Она медленно описала полный круг, явно что-то высматривая. На полках вдоль стен торчали бестелесные головы манекенов, каждая в своем парике, но у всех намалевана одинаковая розовая улыбка. Я оторопела: у Одалии были самые прекрасные, пышные, темные волосы, какие я когда-либо видела. С какой стати ей вдруг понадобился парик? Наконец она вытянула загорелую руку и ловким движением сорвала парик с лысой, пустоглазой, тупо ухмыляющейся головы. Самый ужасный парик выбрала: накрученный викторианский пучок мог бы привлечь разве что Хелен, и то не будь он серым и безжизненно-тусклым до омерзения. Одалия отнесла эту гадость к продавцу и швырнула на прилавок рядом с кассой.

– Говорят, каштанового цвета лучше, – по-актерски продекламировала она. Я, ушам своим не веря, уставилась на нее и уловила беглую лукавую усмешку. – А красное дерево всего красивее, – закончила она, подмигнув.

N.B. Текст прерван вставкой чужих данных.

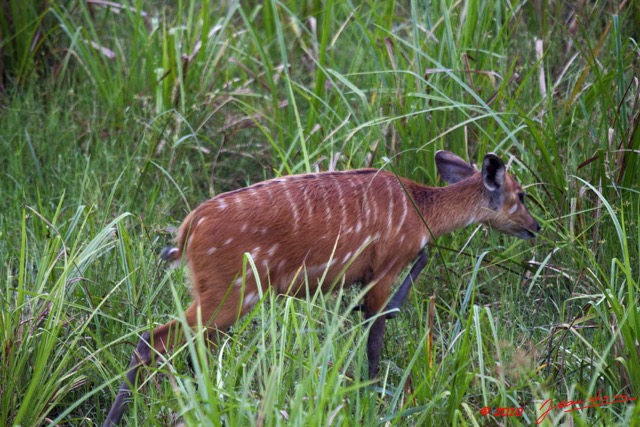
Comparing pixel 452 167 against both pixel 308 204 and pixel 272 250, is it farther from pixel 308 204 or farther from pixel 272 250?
pixel 272 250

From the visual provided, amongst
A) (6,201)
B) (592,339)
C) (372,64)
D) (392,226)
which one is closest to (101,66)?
(6,201)

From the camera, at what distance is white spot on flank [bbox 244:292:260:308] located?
3.96 metres

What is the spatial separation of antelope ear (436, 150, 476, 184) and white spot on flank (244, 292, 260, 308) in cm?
116

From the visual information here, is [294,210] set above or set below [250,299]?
above

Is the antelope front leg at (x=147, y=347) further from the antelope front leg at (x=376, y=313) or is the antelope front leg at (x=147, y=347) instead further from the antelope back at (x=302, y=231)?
the antelope front leg at (x=376, y=313)

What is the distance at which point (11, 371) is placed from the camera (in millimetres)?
3385

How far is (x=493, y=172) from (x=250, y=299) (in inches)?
48.2

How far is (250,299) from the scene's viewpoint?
3.98 m

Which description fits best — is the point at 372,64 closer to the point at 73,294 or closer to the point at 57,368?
the point at 73,294

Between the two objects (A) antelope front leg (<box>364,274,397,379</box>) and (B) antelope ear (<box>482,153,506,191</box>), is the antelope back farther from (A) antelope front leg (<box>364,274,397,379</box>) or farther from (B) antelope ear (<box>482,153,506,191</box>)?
(B) antelope ear (<box>482,153,506,191</box>)

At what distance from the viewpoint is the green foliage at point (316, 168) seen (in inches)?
131

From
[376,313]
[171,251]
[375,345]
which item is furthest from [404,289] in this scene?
[171,251]

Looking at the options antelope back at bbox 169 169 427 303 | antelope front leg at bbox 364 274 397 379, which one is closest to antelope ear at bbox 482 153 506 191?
antelope back at bbox 169 169 427 303

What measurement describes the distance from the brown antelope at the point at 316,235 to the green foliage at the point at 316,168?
12 centimetres
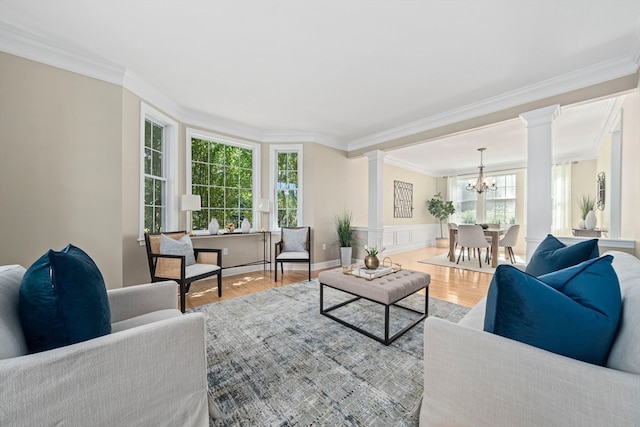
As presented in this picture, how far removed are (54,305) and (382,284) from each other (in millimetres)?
1964

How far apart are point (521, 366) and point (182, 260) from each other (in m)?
2.83

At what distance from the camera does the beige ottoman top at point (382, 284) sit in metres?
1.99

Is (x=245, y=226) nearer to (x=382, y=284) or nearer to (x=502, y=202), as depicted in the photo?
(x=382, y=284)

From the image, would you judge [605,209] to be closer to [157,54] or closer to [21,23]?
[157,54]

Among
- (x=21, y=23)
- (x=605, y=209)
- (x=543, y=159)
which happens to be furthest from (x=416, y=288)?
(x=605, y=209)

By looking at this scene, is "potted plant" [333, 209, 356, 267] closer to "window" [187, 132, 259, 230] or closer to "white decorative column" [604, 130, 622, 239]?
"window" [187, 132, 259, 230]

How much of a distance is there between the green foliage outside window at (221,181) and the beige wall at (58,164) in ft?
4.42

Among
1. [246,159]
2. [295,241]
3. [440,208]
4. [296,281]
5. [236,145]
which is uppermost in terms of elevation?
[236,145]

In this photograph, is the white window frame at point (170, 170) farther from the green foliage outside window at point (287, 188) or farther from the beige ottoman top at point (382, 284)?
the beige ottoman top at point (382, 284)

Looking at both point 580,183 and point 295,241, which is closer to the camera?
point 295,241

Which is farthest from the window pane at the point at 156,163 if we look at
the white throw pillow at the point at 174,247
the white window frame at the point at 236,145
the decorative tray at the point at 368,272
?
the decorative tray at the point at 368,272

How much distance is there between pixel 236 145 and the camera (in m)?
4.43

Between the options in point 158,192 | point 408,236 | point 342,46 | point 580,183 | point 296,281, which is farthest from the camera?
point 408,236

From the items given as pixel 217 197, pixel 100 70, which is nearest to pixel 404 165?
pixel 217 197
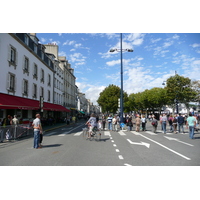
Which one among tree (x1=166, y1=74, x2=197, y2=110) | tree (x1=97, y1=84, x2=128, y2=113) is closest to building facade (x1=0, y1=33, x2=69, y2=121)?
tree (x1=166, y1=74, x2=197, y2=110)

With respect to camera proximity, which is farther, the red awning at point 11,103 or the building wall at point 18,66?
the building wall at point 18,66

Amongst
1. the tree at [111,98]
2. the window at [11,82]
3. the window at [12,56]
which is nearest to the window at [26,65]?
the window at [12,56]

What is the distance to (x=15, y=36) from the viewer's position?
17688 millimetres

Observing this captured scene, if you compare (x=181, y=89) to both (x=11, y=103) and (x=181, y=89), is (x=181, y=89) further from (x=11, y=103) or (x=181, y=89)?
(x=11, y=103)

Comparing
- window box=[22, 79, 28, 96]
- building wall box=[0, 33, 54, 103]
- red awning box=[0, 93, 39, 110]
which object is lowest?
red awning box=[0, 93, 39, 110]

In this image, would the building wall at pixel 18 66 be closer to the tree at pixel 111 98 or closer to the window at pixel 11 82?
the window at pixel 11 82

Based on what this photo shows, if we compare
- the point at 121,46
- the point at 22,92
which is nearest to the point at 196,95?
the point at 121,46

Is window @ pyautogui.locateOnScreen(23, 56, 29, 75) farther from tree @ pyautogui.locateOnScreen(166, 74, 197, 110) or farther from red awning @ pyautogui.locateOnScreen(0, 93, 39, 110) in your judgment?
tree @ pyautogui.locateOnScreen(166, 74, 197, 110)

Я стояла и моргала. Что за чушь? Но продавец, похоже, не считал это чушью. Он вытянулся наизготовку, будто Одалия отдала ему внятный приказ, и деловито забарабанил по клавишам кассового аппарата. Одна кнопка, вторая, нажал последнюю – и с громким металлическим щелчком распахнулась панель в стене у него за спиной, открылся темный проем, обрамленный красными бархатными шторами. Донеслись веселые голоса, взмывающий и сникающий говор, то и дело прерываемый женским смехом и бодрым звоном стаканов. И удалая песня Эла Джолсона, под ироничное уханье труб, под беспечный перезвон гитар с невидимого фонографа.

– Входите, мам.

Подпольный бар, вот оно что. Слыхать я про такие слыхала, но никогда не видела воочию и, конечно, растерялась. А магазин с париками всего лишь обманка, ширма. Владельцы, кто бы они ни были, уж конечно ни единого парика в жизни не продали – разве что по случайности. Одалия улыбнулась молодому человеку за прилавком и шагнула в потайной коридор. Продавец смотрел вслед, любуясь ее плавными движениями, а я смотрела, как он смотрит на нее… пока вдруг не сообразила, что она уже растворилась в темноте, а я все стою перед кассой и не трогаюсь с места. Молодой человек обернулся ко мне, иронически поднял бровь.

– Мам? Либо туда, либо сюда. Бизнес требует осторожности, сами понимаете.

Это он про панель, которую ему, конечно же, не терпелось задвинуть на место. Что-то в его покровительственной и одновременно заискивающей интонации меня рассердило. Я метнула на юнца яростный взор (ироническая бровь задралась еще выше, и вдруг я с удовлетворением заметила, как ее надломил испуг) и проследовала по темному коридору туда, где скрылась Одалия. Только вошла, панель у меня за спиной поспешно задвинулась. Глаза не сразу привыкли к темноте, и я не отваживалась тронуться с места, пока вновь не разгляжу пол, а то как бы не споткнуться.